If you’ll excuse the personal observation. ”

“Thank you,” I said, my face hot. “I suppose. Strangest two-headed, backwards compliment I’ve ever gotten—but whatever. I’ll take it.”

“And if you got the approval of anybody as resistant to change as my brother, you better believe—it’s a humdinger,” Bruce added.

“Shut up, Bruce,” Duncan said.

“You’re acting unprofessional, Dunc,” Bruce murmured. “Count your breaths, remember? Activate your parasympathetic nervous system.”

“Don’t start,” Duncan ground out. “You’re bugging me.”

“Listen, gentlemen. My hair is beside the point,” I said. “I’m not loving this sharp left turn. Let’s get back on track. I’d much rather talk about what you think of my ideas.”

“I don’t like them,” Duncan said.

I exhaled slowly. “I see.” Well, shitstickles. This was going nowhere fast.

“I don’t want an interactive fairy tale.” His voice was impatient. “I want a fantasy adventure quest. What you’re proposing sounds impossible to reason through—an exercise in useless frustration.”

“But that’s just it,” I argued. “Reason isn’t the only tool people use when they’re problem solving. There are spells to break, dragons to defeat, a princess to woo. It should require using more heart, more soul, not just the head. It should be romantic, unexpected, moving. Surprising.”

“Duncan hates surprises,” Bruce informed me.

“Shut up, Bruce,” Duncan snarled at him.

“Sheathe your claws, Dunc. You’re scaring her,” Bruce warned.

“Not at all,” I said. “I don’t scare easily.

” Which was true, actually. There was nothing all that scary about a brotherly spat, or even a few mild insults.

Not after the Snake Eyes incident. The one good thing about a brush with mortal danger was the ruthless perspective that it afforded. One ceased to sweat the little things.

Duncan got up with an abruptness that knocked his rolling chair against the wall with a smack. He stalked out of the room, anger radiating from his broad, rigid back.

I watched the door fall shut behind him and turned to Bruce, bewildered. “What the hell is going on? Did I say something wrong? Is there something I don’t know?”

“No, not at all,” Bruce assured me. “He’s just that way. Don’t worry—he likes you. Really. I can tell from the way he acts. And your ideas are fascinating. It’s all good.”

“Uh, thank you,” I said, confused. “But, ah … that reaction did not bode well.”

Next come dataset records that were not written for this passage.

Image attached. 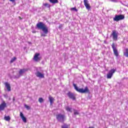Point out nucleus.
Wrapping results in <instances>:
<instances>
[{
  "label": "nucleus",
  "instance_id": "obj_1",
  "mask_svg": "<svg viewBox=\"0 0 128 128\" xmlns=\"http://www.w3.org/2000/svg\"><path fill=\"white\" fill-rule=\"evenodd\" d=\"M36 28L38 30H42L44 33L41 34V36H46V34L48 33V26L42 22H39L36 24Z\"/></svg>",
  "mask_w": 128,
  "mask_h": 128
},
{
  "label": "nucleus",
  "instance_id": "obj_2",
  "mask_svg": "<svg viewBox=\"0 0 128 128\" xmlns=\"http://www.w3.org/2000/svg\"><path fill=\"white\" fill-rule=\"evenodd\" d=\"M73 86L76 92H80V94H86V92H90V90H88V86H86L84 89L82 88H78V87L76 86V84H74Z\"/></svg>",
  "mask_w": 128,
  "mask_h": 128
},
{
  "label": "nucleus",
  "instance_id": "obj_3",
  "mask_svg": "<svg viewBox=\"0 0 128 128\" xmlns=\"http://www.w3.org/2000/svg\"><path fill=\"white\" fill-rule=\"evenodd\" d=\"M56 118L58 122H64L66 120V116L62 114H59L56 115Z\"/></svg>",
  "mask_w": 128,
  "mask_h": 128
},
{
  "label": "nucleus",
  "instance_id": "obj_4",
  "mask_svg": "<svg viewBox=\"0 0 128 128\" xmlns=\"http://www.w3.org/2000/svg\"><path fill=\"white\" fill-rule=\"evenodd\" d=\"M124 20V16L122 14H116L113 18L114 22H120V20Z\"/></svg>",
  "mask_w": 128,
  "mask_h": 128
},
{
  "label": "nucleus",
  "instance_id": "obj_5",
  "mask_svg": "<svg viewBox=\"0 0 128 128\" xmlns=\"http://www.w3.org/2000/svg\"><path fill=\"white\" fill-rule=\"evenodd\" d=\"M112 36L114 40H118V32L115 30H112Z\"/></svg>",
  "mask_w": 128,
  "mask_h": 128
},
{
  "label": "nucleus",
  "instance_id": "obj_6",
  "mask_svg": "<svg viewBox=\"0 0 128 128\" xmlns=\"http://www.w3.org/2000/svg\"><path fill=\"white\" fill-rule=\"evenodd\" d=\"M112 48L113 50V52H114V56H118V49H116V46L114 44V43H112Z\"/></svg>",
  "mask_w": 128,
  "mask_h": 128
},
{
  "label": "nucleus",
  "instance_id": "obj_7",
  "mask_svg": "<svg viewBox=\"0 0 128 128\" xmlns=\"http://www.w3.org/2000/svg\"><path fill=\"white\" fill-rule=\"evenodd\" d=\"M26 72V70L24 69H21L19 71V75L14 76V78H20L24 74V72Z\"/></svg>",
  "mask_w": 128,
  "mask_h": 128
},
{
  "label": "nucleus",
  "instance_id": "obj_8",
  "mask_svg": "<svg viewBox=\"0 0 128 128\" xmlns=\"http://www.w3.org/2000/svg\"><path fill=\"white\" fill-rule=\"evenodd\" d=\"M114 72H116V70L112 69L110 70L108 73L107 74V78H112V75L114 74Z\"/></svg>",
  "mask_w": 128,
  "mask_h": 128
},
{
  "label": "nucleus",
  "instance_id": "obj_9",
  "mask_svg": "<svg viewBox=\"0 0 128 128\" xmlns=\"http://www.w3.org/2000/svg\"><path fill=\"white\" fill-rule=\"evenodd\" d=\"M35 74L39 78H44V73H40L39 71H36Z\"/></svg>",
  "mask_w": 128,
  "mask_h": 128
},
{
  "label": "nucleus",
  "instance_id": "obj_10",
  "mask_svg": "<svg viewBox=\"0 0 128 128\" xmlns=\"http://www.w3.org/2000/svg\"><path fill=\"white\" fill-rule=\"evenodd\" d=\"M40 54L38 53H36L35 54V55L34 56V58H33L34 60V62H40Z\"/></svg>",
  "mask_w": 128,
  "mask_h": 128
},
{
  "label": "nucleus",
  "instance_id": "obj_11",
  "mask_svg": "<svg viewBox=\"0 0 128 128\" xmlns=\"http://www.w3.org/2000/svg\"><path fill=\"white\" fill-rule=\"evenodd\" d=\"M84 3L86 10H90V4H88V0H84Z\"/></svg>",
  "mask_w": 128,
  "mask_h": 128
},
{
  "label": "nucleus",
  "instance_id": "obj_12",
  "mask_svg": "<svg viewBox=\"0 0 128 128\" xmlns=\"http://www.w3.org/2000/svg\"><path fill=\"white\" fill-rule=\"evenodd\" d=\"M6 108V104L4 102H3L0 105V112H2V110H4Z\"/></svg>",
  "mask_w": 128,
  "mask_h": 128
},
{
  "label": "nucleus",
  "instance_id": "obj_13",
  "mask_svg": "<svg viewBox=\"0 0 128 128\" xmlns=\"http://www.w3.org/2000/svg\"><path fill=\"white\" fill-rule=\"evenodd\" d=\"M67 94L70 98H71L73 100H76V96H74V94L69 92Z\"/></svg>",
  "mask_w": 128,
  "mask_h": 128
},
{
  "label": "nucleus",
  "instance_id": "obj_14",
  "mask_svg": "<svg viewBox=\"0 0 128 128\" xmlns=\"http://www.w3.org/2000/svg\"><path fill=\"white\" fill-rule=\"evenodd\" d=\"M4 84L6 88L7 89L8 92H10L12 90L10 84L8 82H6L4 83Z\"/></svg>",
  "mask_w": 128,
  "mask_h": 128
},
{
  "label": "nucleus",
  "instance_id": "obj_15",
  "mask_svg": "<svg viewBox=\"0 0 128 128\" xmlns=\"http://www.w3.org/2000/svg\"><path fill=\"white\" fill-rule=\"evenodd\" d=\"M20 117L23 120L24 122H26V118L24 116V114L22 112H20Z\"/></svg>",
  "mask_w": 128,
  "mask_h": 128
},
{
  "label": "nucleus",
  "instance_id": "obj_16",
  "mask_svg": "<svg viewBox=\"0 0 128 128\" xmlns=\"http://www.w3.org/2000/svg\"><path fill=\"white\" fill-rule=\"evenodd\" d=\"M48 100L50 102V104H54V98L52 96H50L48 97Z\"/></svg>",
  "mask_w": 128,
  "mask_h": 128
},
{
  "label": "nucleus",
  "instance_id": "obj_17",
  "mask_svg": "<svg viewBox=\"0 0 128 128\" xmlns=\"http://www.w3.org/2000/svg\"><path fill=\"white\" fill-rule=\"evenodd\" d=\"M124 56H126V58H128V49L126 48L125 50V52H124Z\"/></svg>",
  "mask_w": 128,
  "mask_h": 128
},
{
  "label": "nucleus",
  "instance_id": "obj_18",
  "mask_svg": "<svg viewBox=\"0 0 128 128\" xmlns=\"http://www.w3.org/2000/svg\"><path fill=\"white\" fill-rule=\"evenodd\" d=\"M4 119L7 122H10V116H4Z\"/></svg>",
  "mask_w": 128,
  "mask_h": 128
},
{
  "label": "nucleus",
  "instance_id": "obj_19",
  "mask_svg": "<svg viewBox=\"0 0 128 128\" xmlns=\"http://www.w3.org/2000/svg\"><path fill=\"white\" fill-rule=\"evenodd\" d=\"M72 109L70 107L66 108V110H67V112H72Z\"/></svg>",
  "mask_w": 128,
  "mask_h": 128
},
{
  "label": "nucleus",
  "instance_id": "obj_20",
  "mask_svg": "<svg viewBox=\"0 0 128 128\" xmlns=\"http://www.w3.org/2000/svg\"><path fill=\"white\" fill-rule=\"evenodd\" d=\"M16 60V57H14L13 58H12L10 61V64H12V62H15V60Z\"/></svg>",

“I swear,” he said. “It means nothing. Don’t mind him. He’s just twitchy because there’s been so much turmoil in his company since we started working on this game. And there’s an element of risk, too. Everything’s shaken up. He’ll calm down.”

“But if he hates all my ideas, I really don’t see the point in developing?—”

“He doesn’t hate anything,” Bruce soothed. “He’s just being a dickhead. It’ll pass. Pay him no mind—he’s just programmed that way. I think maybe because he always has his guard up. He used to be a spy, you know.”

That startled me. “Really? I did not know that!”

“Yeah. Intelligence and analysis for the NSA. He spent a lot of time in nasty hot spots, sneaking around and monitoring bad actors. I’d like to say that being a spy made him a tight-assed bastard, but the truth is, he’s been one since we were kids. So don’t expect it to change anytime soon.”

“I wouldn’t expect anything of the kind,” I murmured.